Fast forward a week and a half. I've been pretty busy lately, and hadn't had the chance to call Don, but this last Wednesday I finally got the chance.
"Hey Don, were you serious about that bike?"
"Yeah. When are you going to get your bike out of my garage?"
"How 'bout tomorrow after work?"
"See you then"
So after work I headed to Don and Barb's house. When we went into the garage, there she stood.... A beautiful black and yellow, lugged steel Nishiki Tri-A, converted to fixed gear, missing a saddle and pedals, with two flat tires. I throw a leg over, and it's a little taller than I'm used to, but the dangly bits are clear of the top tube. We chat far a while, then I put the bike in the back of my truck, and head home.

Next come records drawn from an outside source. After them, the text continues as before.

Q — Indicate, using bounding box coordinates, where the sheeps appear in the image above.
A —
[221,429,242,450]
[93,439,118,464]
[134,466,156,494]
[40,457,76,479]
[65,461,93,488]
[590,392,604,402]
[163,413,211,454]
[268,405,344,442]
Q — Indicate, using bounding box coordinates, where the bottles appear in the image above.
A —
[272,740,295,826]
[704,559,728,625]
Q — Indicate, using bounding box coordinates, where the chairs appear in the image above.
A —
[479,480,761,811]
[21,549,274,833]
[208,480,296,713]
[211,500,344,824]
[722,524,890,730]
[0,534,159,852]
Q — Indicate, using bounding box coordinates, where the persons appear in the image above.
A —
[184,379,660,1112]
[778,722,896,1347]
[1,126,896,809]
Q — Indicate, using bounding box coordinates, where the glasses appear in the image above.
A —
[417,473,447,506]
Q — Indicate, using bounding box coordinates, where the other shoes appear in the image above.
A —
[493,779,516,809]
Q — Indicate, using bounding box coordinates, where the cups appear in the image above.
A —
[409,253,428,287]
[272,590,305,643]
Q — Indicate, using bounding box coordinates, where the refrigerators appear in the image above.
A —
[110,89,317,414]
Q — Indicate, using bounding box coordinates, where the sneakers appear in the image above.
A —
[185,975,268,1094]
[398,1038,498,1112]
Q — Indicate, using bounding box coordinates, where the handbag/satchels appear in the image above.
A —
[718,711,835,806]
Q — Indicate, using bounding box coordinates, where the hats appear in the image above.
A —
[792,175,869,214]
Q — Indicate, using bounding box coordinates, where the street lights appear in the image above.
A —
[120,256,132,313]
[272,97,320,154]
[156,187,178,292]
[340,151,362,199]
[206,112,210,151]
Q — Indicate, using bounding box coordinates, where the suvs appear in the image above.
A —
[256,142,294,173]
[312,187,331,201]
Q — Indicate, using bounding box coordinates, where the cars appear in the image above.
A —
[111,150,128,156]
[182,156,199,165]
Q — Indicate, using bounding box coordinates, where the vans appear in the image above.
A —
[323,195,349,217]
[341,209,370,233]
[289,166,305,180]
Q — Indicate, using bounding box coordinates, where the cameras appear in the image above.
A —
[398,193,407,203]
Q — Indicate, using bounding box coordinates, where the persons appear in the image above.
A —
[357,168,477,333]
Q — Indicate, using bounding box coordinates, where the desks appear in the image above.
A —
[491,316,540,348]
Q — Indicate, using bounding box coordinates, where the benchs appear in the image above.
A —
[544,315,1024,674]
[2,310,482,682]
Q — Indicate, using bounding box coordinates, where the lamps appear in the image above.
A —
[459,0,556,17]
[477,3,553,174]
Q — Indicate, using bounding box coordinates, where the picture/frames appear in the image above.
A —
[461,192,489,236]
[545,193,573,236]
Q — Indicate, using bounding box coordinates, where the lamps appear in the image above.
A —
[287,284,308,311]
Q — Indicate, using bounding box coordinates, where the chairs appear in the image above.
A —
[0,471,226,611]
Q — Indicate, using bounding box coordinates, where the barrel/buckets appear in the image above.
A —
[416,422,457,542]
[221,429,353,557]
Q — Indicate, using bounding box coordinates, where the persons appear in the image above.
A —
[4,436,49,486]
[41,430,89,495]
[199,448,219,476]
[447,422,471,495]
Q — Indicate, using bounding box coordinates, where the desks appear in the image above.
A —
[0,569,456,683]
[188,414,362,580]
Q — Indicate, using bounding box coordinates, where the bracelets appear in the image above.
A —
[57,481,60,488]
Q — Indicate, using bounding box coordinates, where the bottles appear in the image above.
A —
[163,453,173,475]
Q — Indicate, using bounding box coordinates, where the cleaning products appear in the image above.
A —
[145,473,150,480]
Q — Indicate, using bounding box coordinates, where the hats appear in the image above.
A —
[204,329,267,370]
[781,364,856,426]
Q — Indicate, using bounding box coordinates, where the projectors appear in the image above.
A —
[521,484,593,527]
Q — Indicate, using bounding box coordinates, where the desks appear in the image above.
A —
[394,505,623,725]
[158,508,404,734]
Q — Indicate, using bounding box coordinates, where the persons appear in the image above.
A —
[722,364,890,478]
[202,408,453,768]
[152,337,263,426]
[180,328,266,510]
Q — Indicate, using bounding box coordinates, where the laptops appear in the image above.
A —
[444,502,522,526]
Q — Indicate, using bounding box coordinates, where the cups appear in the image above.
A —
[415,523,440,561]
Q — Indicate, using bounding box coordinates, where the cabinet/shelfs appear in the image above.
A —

When I get home, I set to work. Put a saddle and pedals on from my spare parts collection, replace the tubes in those oh-so-skinny 23 mm tires (I can't believe I actually had tubes that would fit!), and stood over it again to make sure it still fit. A little tighter, but still ok. A few minor adjustments to the seat height, and she's good to go.
Down to the parking lot, and with a little trepidation, I shoved off. Immediately it tried to buck me off, but I was finally able to at least stay upright, and keep my feet on the pedals. What a different sensation! Can't wait for tomorrow morning, to get it out on the road and see if I can figure out how to ride it!
This is without a doubt, the most Rivish bike I've ever owned. It's tall enough to be able to get the handlebars even with the seat with the stock stem, and there is about 3" of seat post showing. I think I'll be able to get 32 mm tires on it. Plus, it's got lugs! The last lugged steel bike I had was my old Fuji, almost 20 years ago.
So, now I share a 620 square foot one bedroom condo with 5 bikes. If it keeps going like this, I'll be sleeping on the balcony!